Perhaps he thought she was contemplating with concern the day when he must give over his strivings and hoardings, and leave her widowed and alone. That may have moved him to his next excess of generosity.
“I’m going to let Joe help you around the house a good deal, Ollie,” said he. “He’ll make it a lot easier for you this summer. He’ll carry the swill down to the hogs, and water ’em, and take care of the calves. That’ll save you a good many steps in the course of the day.”
Ollie maintained her ungrateful silence. She had heard promises before, and she had come to that point of hopelessness where she no longer seemed to care. Isom was accustomed to her silences, also; it appeared to make little difference to him whether she spoke or held her peace.

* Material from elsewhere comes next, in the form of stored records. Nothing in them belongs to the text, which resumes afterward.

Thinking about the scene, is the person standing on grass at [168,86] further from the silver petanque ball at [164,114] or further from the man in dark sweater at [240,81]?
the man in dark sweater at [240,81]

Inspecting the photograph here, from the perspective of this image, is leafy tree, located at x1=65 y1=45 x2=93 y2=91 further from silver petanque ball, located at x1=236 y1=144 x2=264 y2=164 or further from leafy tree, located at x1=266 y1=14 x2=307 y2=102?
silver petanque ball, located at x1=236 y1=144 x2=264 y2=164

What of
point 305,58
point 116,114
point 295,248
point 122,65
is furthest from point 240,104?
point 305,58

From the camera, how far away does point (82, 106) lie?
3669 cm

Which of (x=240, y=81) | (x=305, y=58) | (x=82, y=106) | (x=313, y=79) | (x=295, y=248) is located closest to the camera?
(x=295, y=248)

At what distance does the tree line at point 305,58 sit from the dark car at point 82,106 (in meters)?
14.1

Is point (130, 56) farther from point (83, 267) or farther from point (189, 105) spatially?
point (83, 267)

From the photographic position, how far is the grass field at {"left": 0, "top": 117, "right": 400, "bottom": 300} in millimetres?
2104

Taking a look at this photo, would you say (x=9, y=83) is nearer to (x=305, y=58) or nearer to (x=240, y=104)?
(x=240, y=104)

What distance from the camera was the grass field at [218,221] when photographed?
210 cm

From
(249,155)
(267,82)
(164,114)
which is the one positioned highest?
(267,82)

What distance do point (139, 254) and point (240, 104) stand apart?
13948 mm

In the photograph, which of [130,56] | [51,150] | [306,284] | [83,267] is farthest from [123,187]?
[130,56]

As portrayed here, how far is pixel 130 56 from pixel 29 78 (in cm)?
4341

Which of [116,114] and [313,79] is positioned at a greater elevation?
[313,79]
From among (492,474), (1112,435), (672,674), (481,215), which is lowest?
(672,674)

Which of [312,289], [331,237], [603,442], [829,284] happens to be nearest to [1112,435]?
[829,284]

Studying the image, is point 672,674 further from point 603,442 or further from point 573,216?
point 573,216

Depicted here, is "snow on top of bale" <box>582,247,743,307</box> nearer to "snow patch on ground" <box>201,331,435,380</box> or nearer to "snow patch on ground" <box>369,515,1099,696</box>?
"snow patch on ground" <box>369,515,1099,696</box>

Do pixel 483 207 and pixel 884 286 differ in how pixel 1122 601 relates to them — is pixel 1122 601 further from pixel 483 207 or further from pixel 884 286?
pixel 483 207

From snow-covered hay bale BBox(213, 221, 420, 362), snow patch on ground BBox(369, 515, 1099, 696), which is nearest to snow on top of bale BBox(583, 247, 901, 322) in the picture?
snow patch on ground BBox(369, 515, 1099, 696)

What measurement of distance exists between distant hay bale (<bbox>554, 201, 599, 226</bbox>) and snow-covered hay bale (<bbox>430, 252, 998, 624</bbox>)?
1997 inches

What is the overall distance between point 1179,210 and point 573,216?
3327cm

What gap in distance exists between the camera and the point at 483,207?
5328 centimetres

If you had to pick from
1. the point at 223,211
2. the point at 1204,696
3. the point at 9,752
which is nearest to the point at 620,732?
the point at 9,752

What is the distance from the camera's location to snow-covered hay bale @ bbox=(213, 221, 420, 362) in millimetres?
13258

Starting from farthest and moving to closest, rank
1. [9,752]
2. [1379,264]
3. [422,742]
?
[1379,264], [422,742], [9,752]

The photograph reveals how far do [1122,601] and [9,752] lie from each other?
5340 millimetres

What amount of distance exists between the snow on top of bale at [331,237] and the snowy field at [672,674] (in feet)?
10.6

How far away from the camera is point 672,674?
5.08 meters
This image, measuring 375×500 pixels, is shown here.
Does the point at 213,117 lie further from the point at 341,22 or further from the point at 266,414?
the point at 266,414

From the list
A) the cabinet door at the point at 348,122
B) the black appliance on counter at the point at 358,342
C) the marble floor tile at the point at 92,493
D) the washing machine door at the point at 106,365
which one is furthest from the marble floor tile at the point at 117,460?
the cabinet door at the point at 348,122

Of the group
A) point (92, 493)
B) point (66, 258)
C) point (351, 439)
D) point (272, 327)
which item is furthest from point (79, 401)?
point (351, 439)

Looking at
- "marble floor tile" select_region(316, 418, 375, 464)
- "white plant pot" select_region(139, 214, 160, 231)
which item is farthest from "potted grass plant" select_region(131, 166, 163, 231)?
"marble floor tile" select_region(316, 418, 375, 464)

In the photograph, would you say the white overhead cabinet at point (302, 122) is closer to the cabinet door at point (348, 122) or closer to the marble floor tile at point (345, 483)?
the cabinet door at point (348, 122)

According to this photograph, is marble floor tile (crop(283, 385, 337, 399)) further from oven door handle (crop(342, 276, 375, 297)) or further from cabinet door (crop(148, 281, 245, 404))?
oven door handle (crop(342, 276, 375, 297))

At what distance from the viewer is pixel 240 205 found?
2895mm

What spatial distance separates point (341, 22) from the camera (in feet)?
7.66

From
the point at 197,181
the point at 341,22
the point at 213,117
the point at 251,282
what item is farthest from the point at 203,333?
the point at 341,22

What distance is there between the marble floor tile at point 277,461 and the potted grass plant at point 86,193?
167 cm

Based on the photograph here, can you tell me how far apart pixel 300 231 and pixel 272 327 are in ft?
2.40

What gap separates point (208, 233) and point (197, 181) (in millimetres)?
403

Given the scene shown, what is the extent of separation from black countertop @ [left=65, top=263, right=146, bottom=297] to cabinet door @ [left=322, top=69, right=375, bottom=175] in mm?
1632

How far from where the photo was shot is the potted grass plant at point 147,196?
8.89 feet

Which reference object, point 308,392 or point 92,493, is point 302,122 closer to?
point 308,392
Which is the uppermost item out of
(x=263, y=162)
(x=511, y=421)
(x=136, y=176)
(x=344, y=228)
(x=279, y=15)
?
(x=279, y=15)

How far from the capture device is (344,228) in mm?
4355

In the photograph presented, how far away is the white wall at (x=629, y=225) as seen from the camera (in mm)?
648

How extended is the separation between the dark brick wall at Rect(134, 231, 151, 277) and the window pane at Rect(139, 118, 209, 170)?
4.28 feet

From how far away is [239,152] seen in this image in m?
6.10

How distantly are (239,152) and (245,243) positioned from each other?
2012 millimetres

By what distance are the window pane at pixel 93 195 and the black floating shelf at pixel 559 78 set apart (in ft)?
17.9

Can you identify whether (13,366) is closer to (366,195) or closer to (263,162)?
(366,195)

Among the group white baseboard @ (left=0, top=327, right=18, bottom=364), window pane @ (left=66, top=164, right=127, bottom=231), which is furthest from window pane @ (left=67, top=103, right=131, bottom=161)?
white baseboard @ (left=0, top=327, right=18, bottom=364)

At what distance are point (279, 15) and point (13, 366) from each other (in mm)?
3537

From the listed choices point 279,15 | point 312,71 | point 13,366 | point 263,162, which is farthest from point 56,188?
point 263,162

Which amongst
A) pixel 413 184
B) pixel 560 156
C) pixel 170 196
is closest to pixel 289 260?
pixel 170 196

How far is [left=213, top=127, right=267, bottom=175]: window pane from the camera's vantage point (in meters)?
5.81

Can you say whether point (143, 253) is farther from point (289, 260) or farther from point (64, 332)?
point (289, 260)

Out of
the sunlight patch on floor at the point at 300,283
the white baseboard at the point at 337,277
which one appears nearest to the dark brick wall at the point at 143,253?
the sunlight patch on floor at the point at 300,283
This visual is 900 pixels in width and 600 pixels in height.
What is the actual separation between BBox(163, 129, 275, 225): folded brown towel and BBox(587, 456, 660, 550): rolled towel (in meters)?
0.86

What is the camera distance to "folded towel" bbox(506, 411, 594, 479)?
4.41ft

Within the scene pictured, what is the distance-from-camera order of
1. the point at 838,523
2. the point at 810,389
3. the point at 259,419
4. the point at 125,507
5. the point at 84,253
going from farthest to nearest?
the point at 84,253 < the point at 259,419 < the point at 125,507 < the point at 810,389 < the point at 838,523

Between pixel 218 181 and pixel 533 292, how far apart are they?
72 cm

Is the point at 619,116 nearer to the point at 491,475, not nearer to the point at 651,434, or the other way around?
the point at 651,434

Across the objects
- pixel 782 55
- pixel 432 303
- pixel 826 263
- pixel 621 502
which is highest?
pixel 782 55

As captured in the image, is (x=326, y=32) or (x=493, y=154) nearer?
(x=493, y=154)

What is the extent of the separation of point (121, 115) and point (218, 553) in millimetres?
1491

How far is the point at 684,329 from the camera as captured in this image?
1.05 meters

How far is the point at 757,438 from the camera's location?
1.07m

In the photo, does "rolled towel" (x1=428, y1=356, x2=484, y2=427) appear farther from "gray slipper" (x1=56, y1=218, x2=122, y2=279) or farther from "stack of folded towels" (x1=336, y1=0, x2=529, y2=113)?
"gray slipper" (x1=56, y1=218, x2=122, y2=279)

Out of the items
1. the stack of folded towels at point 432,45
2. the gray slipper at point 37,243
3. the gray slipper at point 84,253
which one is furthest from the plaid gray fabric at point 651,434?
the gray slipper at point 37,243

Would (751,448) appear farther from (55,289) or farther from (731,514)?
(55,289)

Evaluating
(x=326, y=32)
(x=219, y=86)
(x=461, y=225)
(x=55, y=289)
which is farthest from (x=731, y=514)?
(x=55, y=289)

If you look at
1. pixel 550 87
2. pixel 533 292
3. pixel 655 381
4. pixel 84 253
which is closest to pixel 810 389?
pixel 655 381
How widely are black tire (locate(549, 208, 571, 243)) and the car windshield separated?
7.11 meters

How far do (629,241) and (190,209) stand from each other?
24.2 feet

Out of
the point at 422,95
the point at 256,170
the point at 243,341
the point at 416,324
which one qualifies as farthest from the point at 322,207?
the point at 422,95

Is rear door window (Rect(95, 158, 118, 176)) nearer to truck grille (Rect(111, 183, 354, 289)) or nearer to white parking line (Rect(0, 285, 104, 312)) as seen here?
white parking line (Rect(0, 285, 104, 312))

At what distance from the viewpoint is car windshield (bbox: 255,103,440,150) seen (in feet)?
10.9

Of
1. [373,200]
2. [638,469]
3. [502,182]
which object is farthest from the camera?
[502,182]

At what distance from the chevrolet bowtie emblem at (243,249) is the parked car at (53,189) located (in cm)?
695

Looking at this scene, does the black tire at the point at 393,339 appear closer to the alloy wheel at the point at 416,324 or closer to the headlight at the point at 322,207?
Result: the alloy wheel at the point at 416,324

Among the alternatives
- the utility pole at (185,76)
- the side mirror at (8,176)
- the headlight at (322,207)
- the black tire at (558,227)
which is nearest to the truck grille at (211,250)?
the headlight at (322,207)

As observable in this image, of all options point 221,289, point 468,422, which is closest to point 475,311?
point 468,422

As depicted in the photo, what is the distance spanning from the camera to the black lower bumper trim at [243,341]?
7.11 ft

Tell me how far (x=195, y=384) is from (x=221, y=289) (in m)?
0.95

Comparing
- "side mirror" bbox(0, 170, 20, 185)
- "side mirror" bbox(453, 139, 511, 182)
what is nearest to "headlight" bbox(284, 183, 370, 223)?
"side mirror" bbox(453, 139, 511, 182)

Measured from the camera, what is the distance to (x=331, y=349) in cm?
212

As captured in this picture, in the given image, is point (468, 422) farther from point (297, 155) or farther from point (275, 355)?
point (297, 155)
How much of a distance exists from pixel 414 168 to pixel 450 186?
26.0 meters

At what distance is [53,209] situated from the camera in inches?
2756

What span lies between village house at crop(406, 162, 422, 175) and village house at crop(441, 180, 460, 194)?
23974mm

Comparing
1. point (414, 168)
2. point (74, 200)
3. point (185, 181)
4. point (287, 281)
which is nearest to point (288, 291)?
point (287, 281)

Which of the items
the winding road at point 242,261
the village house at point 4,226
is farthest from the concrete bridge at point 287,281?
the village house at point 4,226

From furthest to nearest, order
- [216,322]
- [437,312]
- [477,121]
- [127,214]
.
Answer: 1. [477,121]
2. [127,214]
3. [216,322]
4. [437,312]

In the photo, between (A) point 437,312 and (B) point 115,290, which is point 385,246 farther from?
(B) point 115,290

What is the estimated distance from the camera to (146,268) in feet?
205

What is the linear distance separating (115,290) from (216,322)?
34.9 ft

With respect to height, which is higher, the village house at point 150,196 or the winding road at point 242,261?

He sat there reflectively a little while; then got up, stretching his arms, yawning with a noise like a dog.
“Guess I’ll go to bed,” said he.
He looked for a splinter on a stick of stove-wood, which he lit at the stove and carried to his lamp. At the door he paused, turned, and looked at Ollie, his hand, hovering like a grub curved beside the chimney, shading the light from his eyes.
“So he brought a Bible, did he?”
“Yes.”
“Well, he’s welcome to it,” said Isom. “I don’t care what anybody that works for me reads–just so long as he works!”
Isom’s jubilation over his bondboy set his young wife’s curiosity astir. She had not noted any romantic or noble parts about the youth in the casual, uninterested view which she had given him that day. To her then he had appeared only a sprangling, long-bodied, long-legged, bony-shouldered, unformed lad whose hollow frame indicated a great capacity for food. Her only thought in connection with him had 38 been that it meant another mouth to dole Isom’s slender allowance out to, more scheming on her part to make the rations go round. It meant another one to wash for, another bed to make.